Thursday, February 24, 2000
CPS: Non-readers must go to summer school
BY DANA DiFILIPPO
The Cincinnati Enquirer
Cincinnati Public Schools second- and third-graders who can't read to grade level will be required to go to summer school or be forced to go to court under a plan district officials unveiled Wednesday.
The plan is part of the district's new Third Grade Reading Guarantee, intended to boost literacy and proficiency test scores and help the district meet the state's planned Fourth-Grade Guaran tee. That guarantee will forbid schools, starting in 2001, from promoting fourth-graders who cannot pass the state's reading proficiency test.
Students who don't show up for summer school would be considered truants, just as they would during the regular year. Parents and students could be cited to court.
Reading is the gateway to academic achievement in every subject area, so it's crucial that students are reading at grade level by the time they leave primary grades, Associate Superintendent Kathleen Ware said. Summer school and special in-school literacy intervention programs will
provide the extra time and instruction that some students need.
In March, all CPS students in second and third grades will be tested for reading proficiency. Students not reading to grade level must attend summer remediation classes June 12 through July 14. Transportation will be provided for students who live more than a mile from their neighborhood school.
At the end of the five-week summer session, third-graders will be retested. Those who don't meet minimum scores on off-grade proficiency tests will be held back and spend all day in intensive literacy classes.
They'll be re-tested each October and March and will advance to fourth grade only after they pass the test and meet other promotion requirements.
The 45,600-student district al ready has Three-Plus and Eight-Plus programs in which struggling students in third and eighth grades are held back a year to study subjects they failed. Most schools also offer extra reading time and tutors to students struggling with reading.

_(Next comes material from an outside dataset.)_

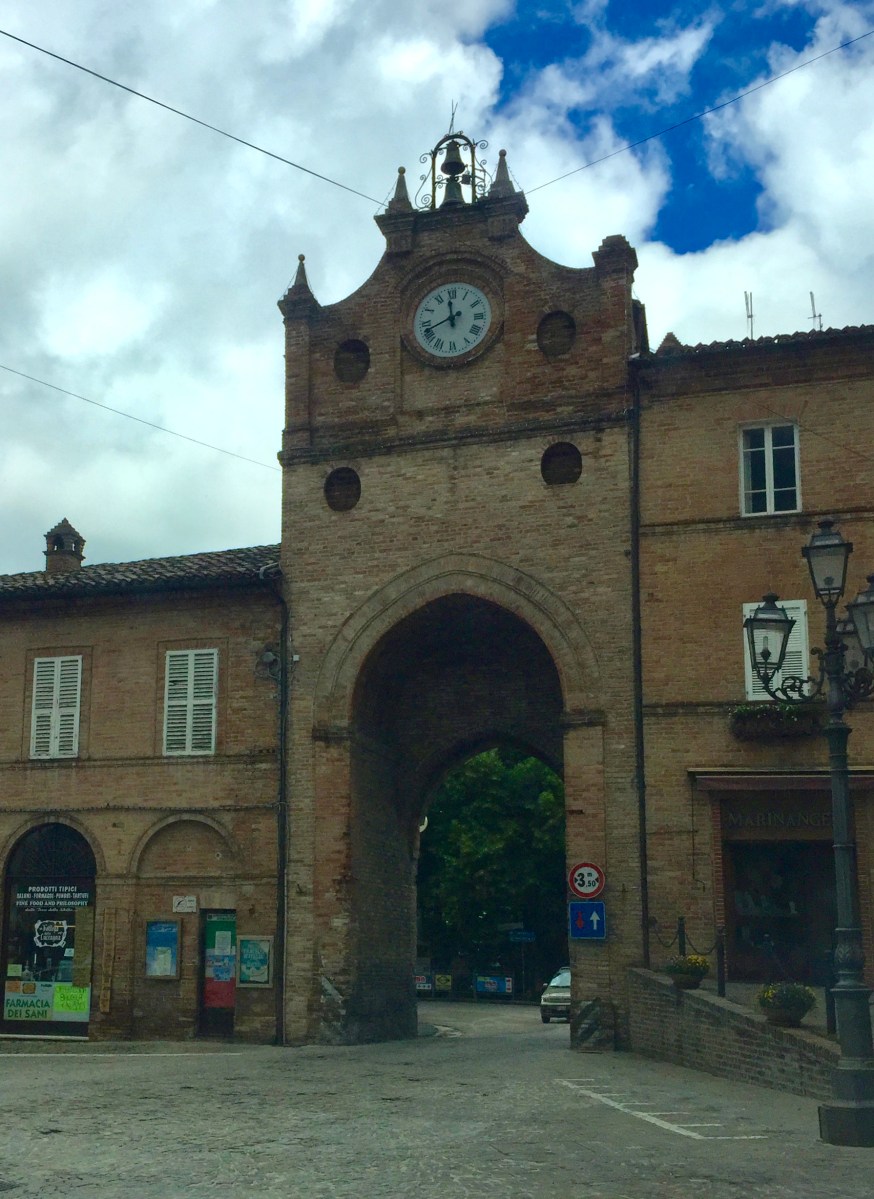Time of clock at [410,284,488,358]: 11:41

Still, two thirds of CPS students who took the Ohio Fourth Grade Proficiency Test last March flunked the reading portion.
Some worry the proposal will simply create a new class of students who are overage for their grade, and overage students are more likely to drop out.
While annual dropout rates in CPS are falling, nearly two thirds of CPS ninth-graders who started in CPS in 1994-95 did not graduate from district schools last year. They either dropped out, transferred to other districts or were placed in alternative programs.